The Decision Trap by Silja Samerski

Author:Silja Samerski
Language: eng
Format: epub
Tags: Genetic education, genes, genetics, autonomy, genetic risks, genetic testing, biology, genetic counselling, amniocentesis, Down's syndrome, cancer risks, eugenics, heredity, responsibility, informed decision making, self-determination, gene carrier, statistics, medical, medicine, risk, diagnosis, irrealis mood
ISBN: 9781845408305
Publisher: Andrews UK Limited 2015
Published: 2015-06-15T00:00:00+00:00


3.2.3. The pathogenic effects of physician-attested risks

The idea that people can have risks is a relatively new phenomenon. The generation of my grandparents still feared concrete dangers but not quantified risks. The risk that can be anticipated, calculated, and insured has long been reserved for merchants and insurance. The German “ Risiko ” (first spelled risico ) appeared in the sixteenth century as a commercial term, as did the English “risk” in the seventeenth century. The word emigrated from business and insurance to German colloquial language only at the beginning of the twentieth century, where it gained acceptance as a synonym for “danger” and “daring”. In 1934 there was talk about the risks inherent in street traffic, and in the 1960s health apostles promoted filter cigarettes as “risk-free tobacco products”.

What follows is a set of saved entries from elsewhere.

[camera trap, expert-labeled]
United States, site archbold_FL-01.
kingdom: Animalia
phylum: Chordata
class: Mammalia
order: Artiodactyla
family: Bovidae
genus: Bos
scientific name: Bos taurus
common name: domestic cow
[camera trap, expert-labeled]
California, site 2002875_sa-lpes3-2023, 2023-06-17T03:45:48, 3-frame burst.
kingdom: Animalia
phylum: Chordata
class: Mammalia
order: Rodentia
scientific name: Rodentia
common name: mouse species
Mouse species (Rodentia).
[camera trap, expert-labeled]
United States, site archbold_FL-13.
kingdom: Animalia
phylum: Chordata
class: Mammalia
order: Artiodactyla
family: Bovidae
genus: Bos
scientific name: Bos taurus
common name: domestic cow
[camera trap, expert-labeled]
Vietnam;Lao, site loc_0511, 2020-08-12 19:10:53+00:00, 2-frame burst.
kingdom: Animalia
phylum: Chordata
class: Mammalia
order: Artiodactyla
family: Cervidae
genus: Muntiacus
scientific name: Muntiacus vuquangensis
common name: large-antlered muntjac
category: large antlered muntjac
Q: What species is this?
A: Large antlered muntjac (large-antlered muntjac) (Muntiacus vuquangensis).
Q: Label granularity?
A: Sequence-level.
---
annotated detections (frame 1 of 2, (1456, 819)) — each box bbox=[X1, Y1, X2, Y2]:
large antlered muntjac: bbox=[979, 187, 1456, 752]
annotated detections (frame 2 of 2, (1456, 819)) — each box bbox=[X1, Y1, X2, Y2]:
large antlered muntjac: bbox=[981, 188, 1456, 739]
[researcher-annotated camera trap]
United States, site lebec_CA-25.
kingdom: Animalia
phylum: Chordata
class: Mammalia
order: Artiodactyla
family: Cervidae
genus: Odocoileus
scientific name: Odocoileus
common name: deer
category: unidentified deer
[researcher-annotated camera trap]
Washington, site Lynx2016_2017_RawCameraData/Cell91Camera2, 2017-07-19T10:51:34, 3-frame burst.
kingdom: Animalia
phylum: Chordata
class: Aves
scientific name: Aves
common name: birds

Nowadays, in contrast, the epistemic transformation of persons into risk profiles is routine. Doctors’ offices are filled with people robbed of their sense of well-being not by an adversity but by a risk prediction. Whether pandemics, early aging, an exceptional child, or lumps in a breast - in the “risk society” [29] everything that may happen is anticipated as a risk. However, “risk” does not identify a concrete reality but only a specific form of objectifying potential events. Risks in themselves do not exist. Conversely, this means that everything can be made into a risk: “Nothing is a risk in itself. There is no risk in reality. But, on the other hand, anything can be a risk” (Ewald, 1991, p. 199).

For the most part it is left in the shadows what this form of objectification of possible events as “risks” theoretically presupposes, namely the generation of faceless cases. Therefore the epistemic transformation of clients into risk profiles almost inevitably leads to epistemic confusion: to the confusion of the “I” or “you” in a colloquial statement with the statistical construct upon which the geneticist is basing her statements. The geneticist is personally talking to her client; she addresses her explanation of “genes” and “risks” directly to the woman sitting across from her, to a “you”. But the addressee and referent of her statements are miles apart: what she is saying does not refer to Ms M. but to a statistical construct. Probabilities by definition do not refer to a concrete person but to a constructed “case”; never to an “I” or “you” in a colloquial statement, always only to a “case” from a statistical population.

The epistemic confusion between a statistical construction and a colloquial “you” is not only misleading but also pathogenic. When Ms M. sought out genetic counselling she was afraid that she may develop colon cancer. Nevertheless she is still shocked when the counsellor categorizes her as a “high-risk person”. “That sounds bad”, she responds. Obviously the risk attestation has conveyed a different message to her than what she already suspects: she may develop colon cancer. Since the counsellor has portrayed her risk as a concrete statement, even as a type of diagnosis, it must seem as if Ms M.’s future is no longer open.